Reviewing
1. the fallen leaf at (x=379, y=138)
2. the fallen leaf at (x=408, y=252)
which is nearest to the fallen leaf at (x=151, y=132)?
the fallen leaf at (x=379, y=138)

» **What to work on**
Copy every one of the rows above, word for word.

» **Exercise result**
Reviewing
1. the fallen leaf at (x=379, y=138)
2. the fallen leaf at (x=408, y=252)
which is nearest to the fallen leaf at (x=151, y=132)?
the fallen leaf at (x=379, y=138)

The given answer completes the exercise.